I enjoyed the story in general, but there's a technical niggle that annoys me:
The teacher transferred (more than) 10,000,000 zettajoules of energy to the senator. To put that into proportion,
the largest nuclear bomb ever detonated had a fireball 9Km across and a mushroom cloud seven times higher than Mount Everest. It was 2,500 times more powerful than the bomb dropped on Nagasaki.
It released one
forty-billionth as much energy as was transferred between these two beings.
Ten million zettajoules is as much energy as the sun puts out in 30 seconds. It's enough energy to boil every drop of water on Earth 15 or 20 times over.
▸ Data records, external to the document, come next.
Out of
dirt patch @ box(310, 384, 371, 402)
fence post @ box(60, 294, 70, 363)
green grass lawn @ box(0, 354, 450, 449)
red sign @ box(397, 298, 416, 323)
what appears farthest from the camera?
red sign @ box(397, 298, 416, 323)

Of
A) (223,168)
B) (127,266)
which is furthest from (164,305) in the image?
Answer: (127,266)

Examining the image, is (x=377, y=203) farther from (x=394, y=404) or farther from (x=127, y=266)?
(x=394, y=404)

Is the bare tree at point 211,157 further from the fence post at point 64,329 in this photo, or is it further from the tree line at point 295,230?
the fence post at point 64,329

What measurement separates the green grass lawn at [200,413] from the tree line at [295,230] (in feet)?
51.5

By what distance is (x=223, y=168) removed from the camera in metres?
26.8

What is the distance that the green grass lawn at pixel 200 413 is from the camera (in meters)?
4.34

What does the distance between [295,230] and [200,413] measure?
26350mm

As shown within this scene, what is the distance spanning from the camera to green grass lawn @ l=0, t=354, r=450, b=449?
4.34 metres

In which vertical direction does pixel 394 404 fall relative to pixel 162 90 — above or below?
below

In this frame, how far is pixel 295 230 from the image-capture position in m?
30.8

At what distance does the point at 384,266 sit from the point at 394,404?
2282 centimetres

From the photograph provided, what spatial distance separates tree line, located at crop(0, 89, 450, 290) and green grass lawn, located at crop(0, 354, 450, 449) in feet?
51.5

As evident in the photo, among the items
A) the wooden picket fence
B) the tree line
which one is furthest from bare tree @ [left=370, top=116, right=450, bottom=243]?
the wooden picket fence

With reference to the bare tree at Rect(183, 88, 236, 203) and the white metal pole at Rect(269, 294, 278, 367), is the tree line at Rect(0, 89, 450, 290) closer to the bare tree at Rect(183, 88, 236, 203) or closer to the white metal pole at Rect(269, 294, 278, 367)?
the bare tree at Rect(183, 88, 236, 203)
You know what Douglas Adams said about space being big? Yeah, well, this is
hot.
To be fair, without knowing the creatures' size or composition, it's hard to argue that they must be incapable of holding this much heat without being vaporised, but the fact that they're in a region where gravity can pull them out of being spherical strongly implies that they're smaller than your average gas giant. Also, there was something about people coming within a few metres being able to feel the residual heat? That implies that they're about human in scale, to within a couple of orders of magnitude.
The same thign happened with
EP094: THe Last Wave, in which the author thought that 10
12 picoseconds was a significant amount of time. So, I propose a general rule of authors: Don't throw around big numbers without actually knowing what they mean. Choose a scale in natural language that makes sense (a thousand years; 5,000 Calories) and then convert that into scientific notation.
Collorary for editors: When faced with numbers like this, convert back to something you can make sense of, and if it seems odd, raise the issue with the author. Because you
know that your audience is going to do it.